> **Instruction**
Rewrite the lines from the beginning of the material through the line containing "34.1 inches", inclusive, as a numbered list, omitting blank lines.

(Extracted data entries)

= = = = =

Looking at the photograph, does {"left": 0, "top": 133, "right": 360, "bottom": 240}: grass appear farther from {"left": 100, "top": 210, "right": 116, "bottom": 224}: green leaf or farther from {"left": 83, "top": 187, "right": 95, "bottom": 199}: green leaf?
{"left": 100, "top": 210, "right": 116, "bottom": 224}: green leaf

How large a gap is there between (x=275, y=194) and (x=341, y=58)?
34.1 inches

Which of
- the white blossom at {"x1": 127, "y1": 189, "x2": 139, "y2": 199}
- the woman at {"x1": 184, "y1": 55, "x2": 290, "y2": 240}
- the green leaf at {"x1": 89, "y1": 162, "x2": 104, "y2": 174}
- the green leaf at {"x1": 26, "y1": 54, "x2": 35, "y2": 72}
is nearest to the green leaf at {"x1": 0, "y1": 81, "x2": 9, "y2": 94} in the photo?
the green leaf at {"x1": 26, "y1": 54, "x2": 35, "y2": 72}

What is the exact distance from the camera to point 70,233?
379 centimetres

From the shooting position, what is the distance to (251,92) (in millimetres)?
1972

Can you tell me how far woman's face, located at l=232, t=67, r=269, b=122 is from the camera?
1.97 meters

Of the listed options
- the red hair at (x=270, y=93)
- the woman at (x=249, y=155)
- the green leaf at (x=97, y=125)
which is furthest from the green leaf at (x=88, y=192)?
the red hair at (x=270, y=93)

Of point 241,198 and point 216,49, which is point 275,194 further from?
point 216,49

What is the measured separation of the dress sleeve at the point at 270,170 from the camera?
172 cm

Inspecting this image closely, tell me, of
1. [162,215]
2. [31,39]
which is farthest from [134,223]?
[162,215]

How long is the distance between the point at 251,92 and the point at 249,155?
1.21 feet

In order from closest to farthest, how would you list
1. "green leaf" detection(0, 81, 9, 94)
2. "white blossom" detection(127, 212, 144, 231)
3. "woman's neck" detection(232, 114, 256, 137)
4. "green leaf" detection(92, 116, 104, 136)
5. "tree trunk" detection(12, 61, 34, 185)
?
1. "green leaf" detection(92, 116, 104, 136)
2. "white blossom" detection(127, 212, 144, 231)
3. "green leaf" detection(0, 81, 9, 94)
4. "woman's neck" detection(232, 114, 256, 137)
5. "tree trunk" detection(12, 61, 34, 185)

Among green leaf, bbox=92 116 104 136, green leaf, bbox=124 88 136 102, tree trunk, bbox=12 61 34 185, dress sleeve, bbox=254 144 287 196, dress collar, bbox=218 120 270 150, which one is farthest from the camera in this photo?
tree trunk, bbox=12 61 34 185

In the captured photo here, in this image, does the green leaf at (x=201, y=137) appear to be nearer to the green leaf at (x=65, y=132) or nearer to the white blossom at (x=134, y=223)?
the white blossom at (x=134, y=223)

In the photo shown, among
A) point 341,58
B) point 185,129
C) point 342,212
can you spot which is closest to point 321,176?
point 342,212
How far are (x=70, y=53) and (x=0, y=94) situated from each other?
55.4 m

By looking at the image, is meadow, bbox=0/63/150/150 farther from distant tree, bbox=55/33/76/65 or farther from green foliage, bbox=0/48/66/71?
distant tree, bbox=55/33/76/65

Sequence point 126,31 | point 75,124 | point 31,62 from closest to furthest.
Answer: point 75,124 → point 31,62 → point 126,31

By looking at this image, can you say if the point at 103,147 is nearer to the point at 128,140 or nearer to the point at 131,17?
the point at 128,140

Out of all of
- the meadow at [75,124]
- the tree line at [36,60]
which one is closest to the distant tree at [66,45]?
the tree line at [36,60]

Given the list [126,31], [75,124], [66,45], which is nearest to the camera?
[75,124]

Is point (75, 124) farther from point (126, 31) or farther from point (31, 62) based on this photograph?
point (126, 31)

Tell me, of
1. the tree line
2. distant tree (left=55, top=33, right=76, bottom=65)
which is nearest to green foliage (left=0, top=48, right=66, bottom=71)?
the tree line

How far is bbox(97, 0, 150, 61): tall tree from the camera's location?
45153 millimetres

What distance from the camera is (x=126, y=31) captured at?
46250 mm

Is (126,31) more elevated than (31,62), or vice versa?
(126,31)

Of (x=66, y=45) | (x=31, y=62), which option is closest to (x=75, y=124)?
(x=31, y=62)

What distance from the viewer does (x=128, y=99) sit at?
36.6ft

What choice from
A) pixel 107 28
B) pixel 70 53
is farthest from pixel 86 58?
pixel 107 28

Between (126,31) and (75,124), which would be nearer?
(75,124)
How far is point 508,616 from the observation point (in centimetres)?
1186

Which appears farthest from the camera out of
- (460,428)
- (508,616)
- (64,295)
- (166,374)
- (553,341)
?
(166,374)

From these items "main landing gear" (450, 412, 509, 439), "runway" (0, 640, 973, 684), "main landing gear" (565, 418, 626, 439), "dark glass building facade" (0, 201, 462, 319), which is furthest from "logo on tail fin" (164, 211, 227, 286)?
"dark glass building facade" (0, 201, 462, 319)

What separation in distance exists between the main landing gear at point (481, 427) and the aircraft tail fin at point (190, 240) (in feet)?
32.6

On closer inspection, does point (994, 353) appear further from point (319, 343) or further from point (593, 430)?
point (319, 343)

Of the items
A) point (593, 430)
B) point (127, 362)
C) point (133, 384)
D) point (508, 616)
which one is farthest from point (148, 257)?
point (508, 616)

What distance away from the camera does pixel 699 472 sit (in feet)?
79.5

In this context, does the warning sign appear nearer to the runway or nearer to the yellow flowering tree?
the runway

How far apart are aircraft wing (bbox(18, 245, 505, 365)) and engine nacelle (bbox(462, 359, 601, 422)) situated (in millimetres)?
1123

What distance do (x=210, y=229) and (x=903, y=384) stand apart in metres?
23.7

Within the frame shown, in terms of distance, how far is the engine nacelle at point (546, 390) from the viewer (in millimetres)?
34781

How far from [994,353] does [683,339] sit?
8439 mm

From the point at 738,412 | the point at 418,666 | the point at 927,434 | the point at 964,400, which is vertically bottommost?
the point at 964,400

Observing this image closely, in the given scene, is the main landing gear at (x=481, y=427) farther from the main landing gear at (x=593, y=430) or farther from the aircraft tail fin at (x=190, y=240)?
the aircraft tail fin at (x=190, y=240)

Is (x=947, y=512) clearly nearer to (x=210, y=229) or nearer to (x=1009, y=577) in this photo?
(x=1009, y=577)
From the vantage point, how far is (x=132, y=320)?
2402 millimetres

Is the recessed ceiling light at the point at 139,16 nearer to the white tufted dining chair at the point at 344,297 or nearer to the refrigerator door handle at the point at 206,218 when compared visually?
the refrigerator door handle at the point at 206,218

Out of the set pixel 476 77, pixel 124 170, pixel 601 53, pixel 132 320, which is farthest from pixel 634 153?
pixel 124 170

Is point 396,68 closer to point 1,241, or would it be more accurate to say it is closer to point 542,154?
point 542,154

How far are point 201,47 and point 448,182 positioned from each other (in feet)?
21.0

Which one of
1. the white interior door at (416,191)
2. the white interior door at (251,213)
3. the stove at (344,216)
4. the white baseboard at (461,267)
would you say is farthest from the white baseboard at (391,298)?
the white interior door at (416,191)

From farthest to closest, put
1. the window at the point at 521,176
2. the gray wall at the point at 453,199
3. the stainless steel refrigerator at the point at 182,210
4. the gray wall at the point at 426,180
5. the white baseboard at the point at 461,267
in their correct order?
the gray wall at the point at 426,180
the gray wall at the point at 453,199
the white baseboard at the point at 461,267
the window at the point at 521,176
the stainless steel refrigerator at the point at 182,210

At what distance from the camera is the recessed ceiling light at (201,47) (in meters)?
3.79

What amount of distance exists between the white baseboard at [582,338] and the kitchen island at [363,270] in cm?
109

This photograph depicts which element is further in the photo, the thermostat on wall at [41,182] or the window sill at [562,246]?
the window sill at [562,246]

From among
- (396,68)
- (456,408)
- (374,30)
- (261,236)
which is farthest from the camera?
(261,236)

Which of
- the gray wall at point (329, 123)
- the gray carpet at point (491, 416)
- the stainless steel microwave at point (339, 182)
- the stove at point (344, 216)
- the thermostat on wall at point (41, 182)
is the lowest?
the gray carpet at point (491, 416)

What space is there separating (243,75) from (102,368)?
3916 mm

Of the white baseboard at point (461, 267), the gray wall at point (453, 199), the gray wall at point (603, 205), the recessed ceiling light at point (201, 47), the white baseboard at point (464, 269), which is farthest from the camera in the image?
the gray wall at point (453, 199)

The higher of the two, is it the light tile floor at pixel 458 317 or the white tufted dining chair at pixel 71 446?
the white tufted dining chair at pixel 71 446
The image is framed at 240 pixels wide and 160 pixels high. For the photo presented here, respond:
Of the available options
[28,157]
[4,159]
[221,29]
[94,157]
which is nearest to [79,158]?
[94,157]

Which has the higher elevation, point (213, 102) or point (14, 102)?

= = = = =

> **Exercise response**
1. Looking at the photograph, does {"left": 0, "top": 133, "right": 360, "bottom": 240}: grass appear farther from {"left": 100, "top": 210, "right": 116, "bottom": 224}: green leaf or farther from {"left": 83, "top": 187, "right": 95, "bottom": 199}: green leaf?
2. {"left": 100, "top": 210, "right": 116, "bottom": 224}: green leaf
3. How large a gap is there between (x=275, y=194) and (x=341, y=58)?
4. 34.1 inches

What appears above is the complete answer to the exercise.